Department of Miscellaneous Weapons Development

Department overview
- Formed: 1941
- Dissolved: 1945
- Jurisdiction: Government of the United Kingdom
- Headquarters: Admiralty Building Whitehall London;
- Parent Department: Admiralty

= Department of Miscellaneous Weapons Development =

1941–1945 British Admiralty department

The Department of Miscellaneous Weapons Development (DMWD), also known as the Directorate of Miscellaneous Weapon Development and colloquially known as the Wheezers and Dodgers, was a department of the British Admiralty responsible for the development of various unconventional weapons during World War II.

==History==
The Directorate of Miscellaneous Weapon Development was a temporary wartime body which developed in 1941 from the Inspectorate of Anti-Aircraft Weapons and Devices, set up in 1940 (an office of Admiral James Somerville) which was corrupted to "Instigator of Anti-Aircraft Wheezes and Dodges" to advance radar and other devices for anti-aircraft and other purposes.
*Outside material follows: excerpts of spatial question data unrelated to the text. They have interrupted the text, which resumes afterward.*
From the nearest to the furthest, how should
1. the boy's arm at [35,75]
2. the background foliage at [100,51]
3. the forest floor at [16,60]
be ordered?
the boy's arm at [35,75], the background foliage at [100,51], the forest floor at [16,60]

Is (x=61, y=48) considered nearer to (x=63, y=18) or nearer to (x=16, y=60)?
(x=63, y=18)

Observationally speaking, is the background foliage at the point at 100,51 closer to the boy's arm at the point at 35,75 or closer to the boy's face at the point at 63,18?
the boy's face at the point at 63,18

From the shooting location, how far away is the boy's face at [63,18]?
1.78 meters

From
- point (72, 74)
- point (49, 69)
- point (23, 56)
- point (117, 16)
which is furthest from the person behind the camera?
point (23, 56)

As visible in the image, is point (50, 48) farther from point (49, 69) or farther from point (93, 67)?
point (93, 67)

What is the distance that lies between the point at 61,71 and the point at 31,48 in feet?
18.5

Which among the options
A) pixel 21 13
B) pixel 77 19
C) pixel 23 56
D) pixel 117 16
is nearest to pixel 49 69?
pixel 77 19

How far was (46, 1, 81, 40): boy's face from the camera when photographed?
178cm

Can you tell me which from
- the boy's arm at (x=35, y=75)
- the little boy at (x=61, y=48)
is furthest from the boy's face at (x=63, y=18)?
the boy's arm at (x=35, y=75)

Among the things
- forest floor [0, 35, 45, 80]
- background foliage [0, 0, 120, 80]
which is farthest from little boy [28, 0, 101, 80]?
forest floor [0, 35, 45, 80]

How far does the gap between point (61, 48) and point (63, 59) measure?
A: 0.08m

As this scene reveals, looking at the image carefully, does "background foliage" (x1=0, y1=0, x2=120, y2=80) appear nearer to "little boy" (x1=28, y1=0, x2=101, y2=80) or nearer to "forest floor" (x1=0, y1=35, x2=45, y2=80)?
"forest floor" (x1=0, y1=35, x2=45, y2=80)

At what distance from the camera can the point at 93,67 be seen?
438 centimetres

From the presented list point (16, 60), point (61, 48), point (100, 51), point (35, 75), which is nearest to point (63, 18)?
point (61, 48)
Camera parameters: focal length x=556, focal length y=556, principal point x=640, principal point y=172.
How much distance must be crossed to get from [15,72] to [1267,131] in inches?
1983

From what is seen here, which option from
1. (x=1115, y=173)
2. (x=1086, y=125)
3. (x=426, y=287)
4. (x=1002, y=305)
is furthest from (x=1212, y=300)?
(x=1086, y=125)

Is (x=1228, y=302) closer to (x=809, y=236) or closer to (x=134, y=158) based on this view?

Charles Goodeve was responsible for its expansion from an Inspectorate and widening of its role.

"Its research and experiments were carried out by officers based in universities, in research establishments, and in the directorate's own experimental establishment, at Weston-super-Mare, and The Frythe at Welwyn, which it took over from the Inter-Service Research Bureau in 1945. It undertook anti-aircraft research, providing devices such as vertical rocket mountings; anti-submarine research, producing radar deflectors and decoys among other things; and amphibious assaults research, producing nets for landing craft etc. It also investigated camouflage for vessels."

"In 1944 some of its staff were detached to set up a Directorate of Admiralty Research and Development in India, which undertook liaison between the East Indies Fleet and technical Admiralty departments, and provided some scientific and technical advice. After the war the directorate amalgamated with Coastal Forces Material and Combined Operations Material Departments to form the Craft and Amphibious Material Directorate. Responsibility for the Admiralty Experimental Station, Welwyn, was transferred to the Director of Aeronautical and Engineering Research in 1946."

Among the staff were Lieutenant-Commander N. S. Norway, RNVR (better known by his pen name, Nevil Shute); Lt-Cdr Edward Terrell RNVR, who developed plastic armour for ships and tanks and who left in late 1941 to join the First Sea Lord's staff; renowned motor racing photographer Louis Klemantaski; and Barnes Wallis, inventor of the Upkeep dam-busting bomb.

==Directors of Miscellaneous Weapons Development==
Included:
- Captain G.O.C. Davies (known as Jock Davies), 1941-1943 who came from the Ministry of Supply.
- Captain F.W.H. Jeans, CVO, ADC, 1943-1945 who came from the Admiralty in Washington. (1)(5).

==Projects==

DMWD was responsible for a number of devices of varying practicality and success, many of which were based on solid-fuel rocket propulsion. As might be expected of a small, dynamic and highly experimental group, their efforts had mixed results, notable among which were the Panjandrum rocket-propelled beach defence demolition weapon and Hajile, a rocket-powered alternative to parachutes for dropping materiel.

A scheme to camouflage bodies of water, used as navigation markers by bombers, was undertaken by a group named the "Kentucky Minstrels". It involved spreading coal dust from a ship, ironically named HMS Persil. The scheme failed due to the actions of the wind and tides, but did produce some confusion when the coal-covered waters were mistaken for tarmac in the blackout.

The most successful and significant developments of the department included the Hedgehog anti-submarine weapon and Squid anti-submarine mortar, as well as the Holman Projector, the development of an Army anti-aircraft rocket battery designed to be mountable on naval vessels, and the system of degaussing used to protect ships against magnetic mines. Above all, it played an important role in developing parts of the Mulberry harbour used in the D-Day landings.

Hedgehog was developed after the 29mm spigot mortar anti-tank weapon designed by Lt-Col Stewart Blacker were shown to the DMWD by MD1 ("Churchill's Toyshop").

Several experimental weapons were trialled at Brean Down Fort, a satellite unit of HMS Birnbeck (Birnbeck pier taken over as a base for DMWD) in Weston-super-Mare, North Somerset. Some of the better-known weapons trialled were the seaborne bouncing bomb, designed specifically to bounce to a target such as across water to avoid torpedo nets, the anti-submarine missile AMUCK, and the expendable acoustic emitter designed to confuse noise-seeking torpedoes.